Copy out the data word for word, from the line containing "this 1343×896 image." through the line containing "rusty bollard [238, 357, 391, 565]", with both of those lines included. Leave the pictures out of your copy.

Extracted data |
____________________

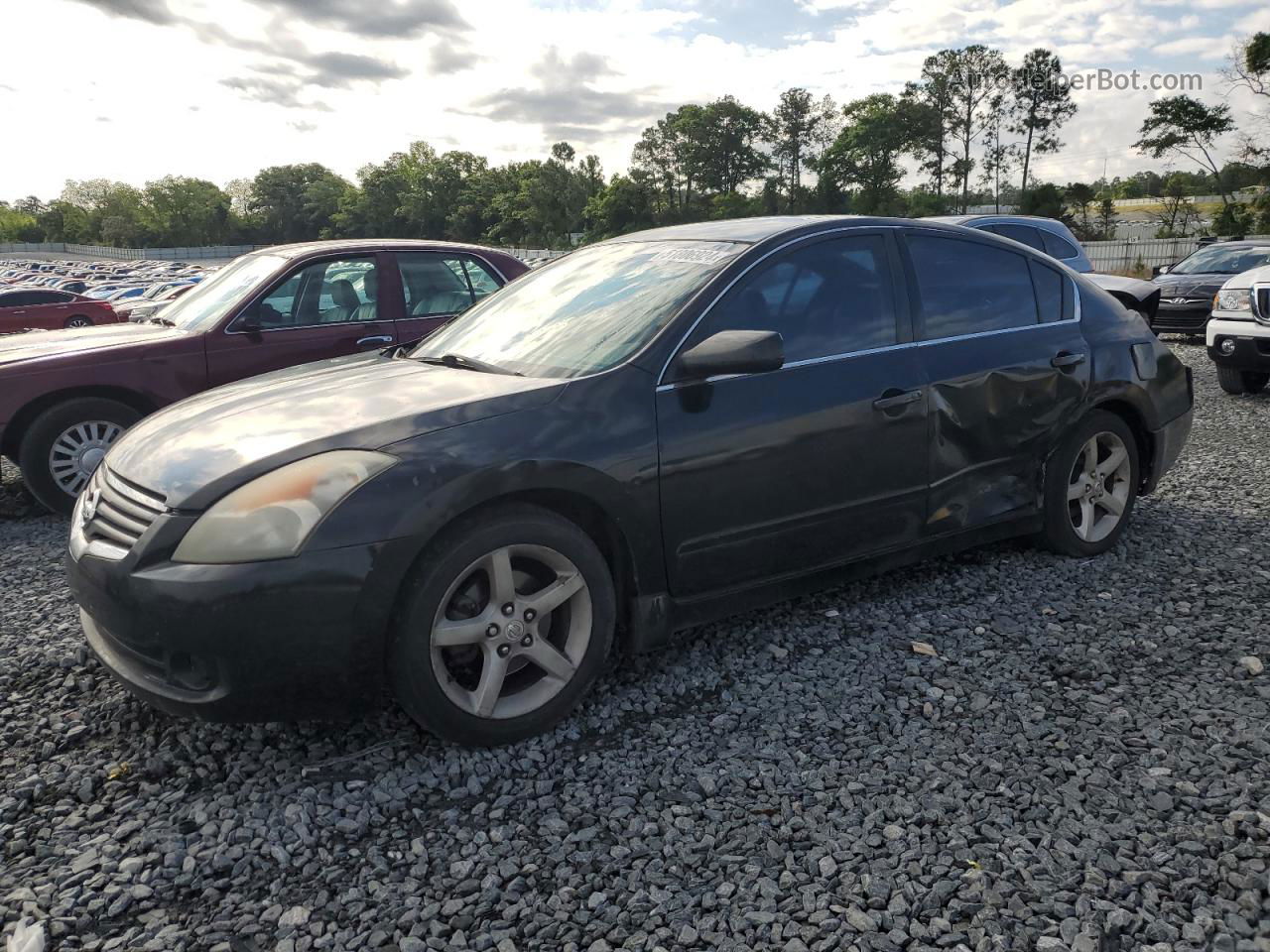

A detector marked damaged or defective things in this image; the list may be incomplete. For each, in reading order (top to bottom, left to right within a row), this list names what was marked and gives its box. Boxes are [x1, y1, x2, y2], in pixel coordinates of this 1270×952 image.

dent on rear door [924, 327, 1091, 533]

____________________

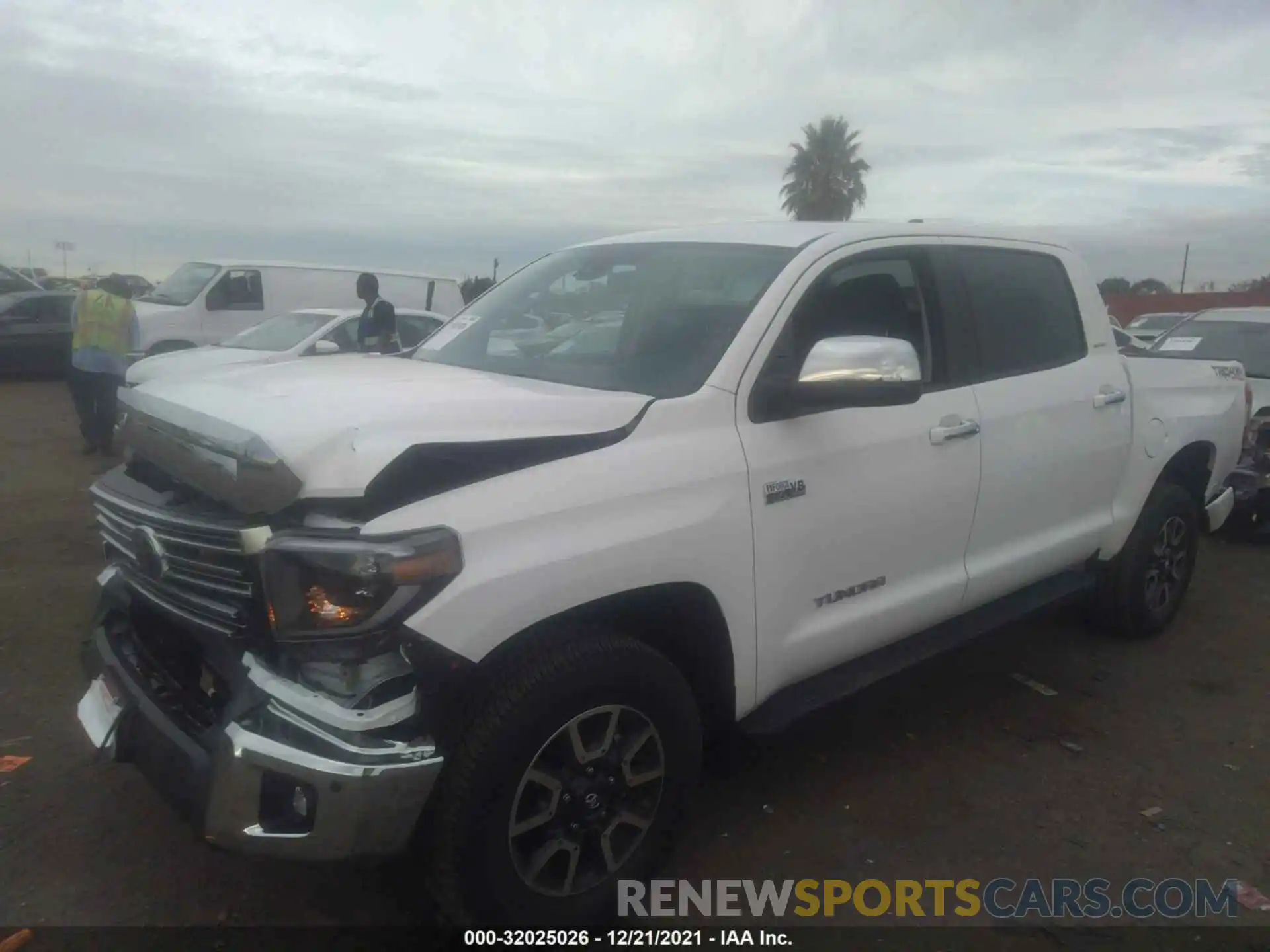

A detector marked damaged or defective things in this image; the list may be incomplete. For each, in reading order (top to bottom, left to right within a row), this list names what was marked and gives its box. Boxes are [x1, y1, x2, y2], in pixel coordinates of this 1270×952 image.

____________________

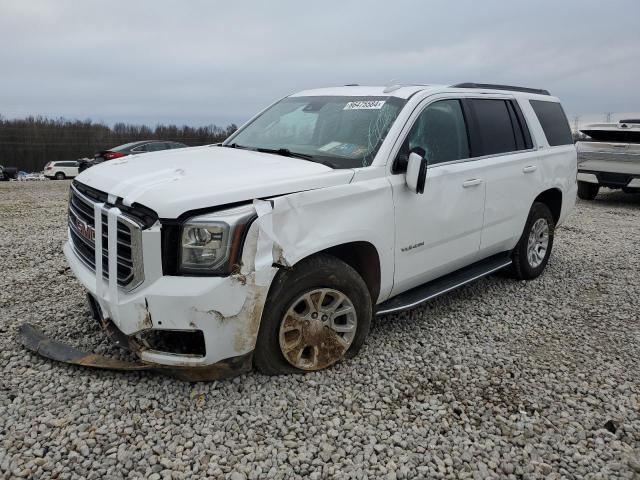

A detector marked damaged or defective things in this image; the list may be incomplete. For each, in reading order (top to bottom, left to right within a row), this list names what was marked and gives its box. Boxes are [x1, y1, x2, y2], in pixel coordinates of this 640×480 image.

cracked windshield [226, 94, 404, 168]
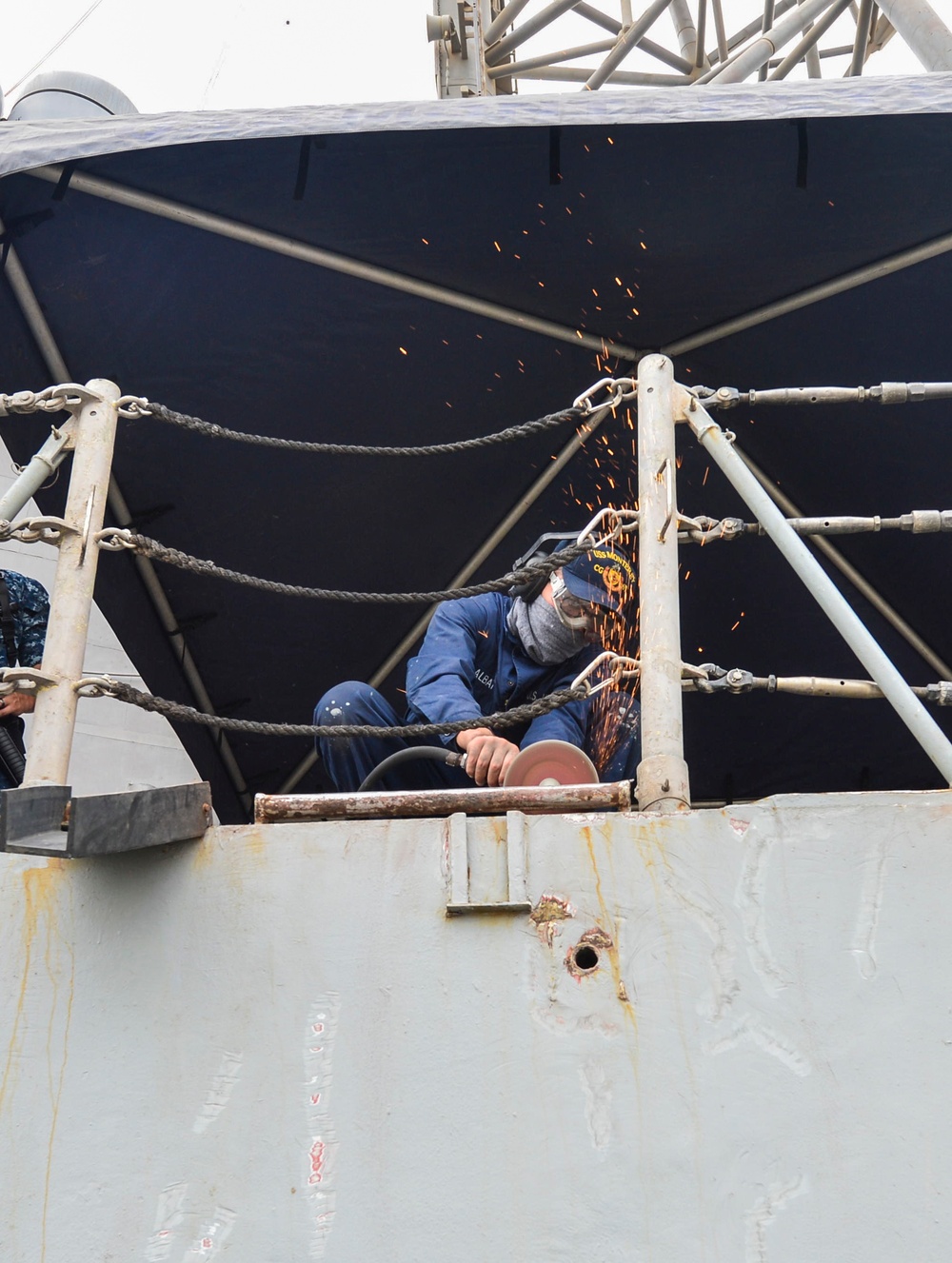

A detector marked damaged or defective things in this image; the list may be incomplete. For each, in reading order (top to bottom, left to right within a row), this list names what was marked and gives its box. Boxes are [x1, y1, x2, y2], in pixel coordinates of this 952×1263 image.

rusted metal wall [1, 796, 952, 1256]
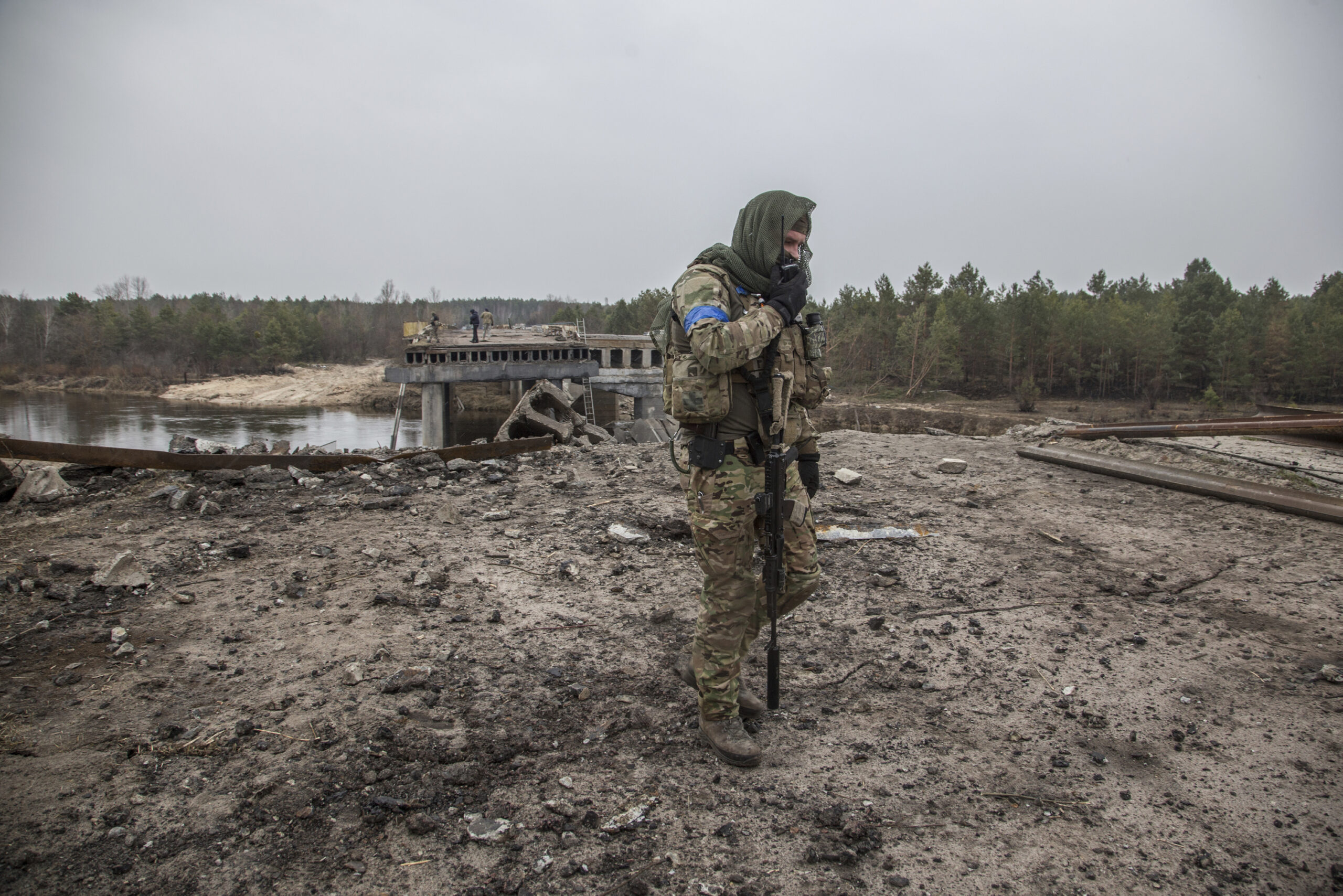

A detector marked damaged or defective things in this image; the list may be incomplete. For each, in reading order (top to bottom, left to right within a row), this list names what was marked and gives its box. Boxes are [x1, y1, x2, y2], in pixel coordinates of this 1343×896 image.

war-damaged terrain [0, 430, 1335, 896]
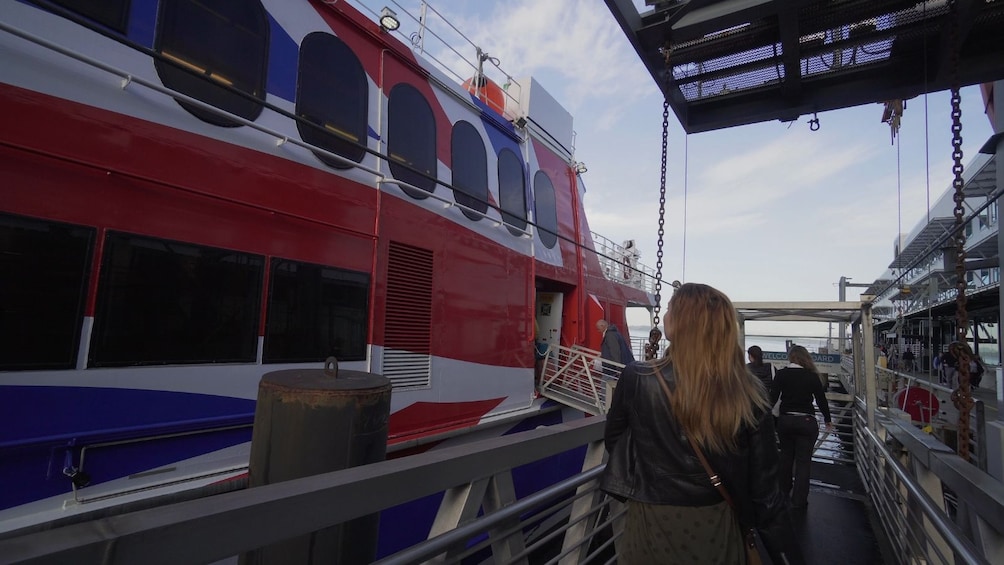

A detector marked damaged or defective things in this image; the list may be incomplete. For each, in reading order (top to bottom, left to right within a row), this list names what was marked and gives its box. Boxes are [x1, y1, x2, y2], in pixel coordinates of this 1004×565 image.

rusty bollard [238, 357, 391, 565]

____________________

Solved problem |
A detector marked damaged or defective things in this image; the list may be incomplete. For each, in reading order (top to bottom, left to right within a row), this list names what was marked and gives its box. Boxes are [x1, y1, x2, y2], in pixel coordinates of this 1343×896 image.

war-damaged terrain [0, 430, 1335, 896]

A detector marked damaged or defective things in this image; the list may be incomplete. For each, in reading order (top to bottom, left to right within a row), this list names what was marked and gives its box. Boxes are [x1, y1, x2, y2], in pixel coordinates of this 1004×565 image.

rusty bollard [238, 357, 391, 565]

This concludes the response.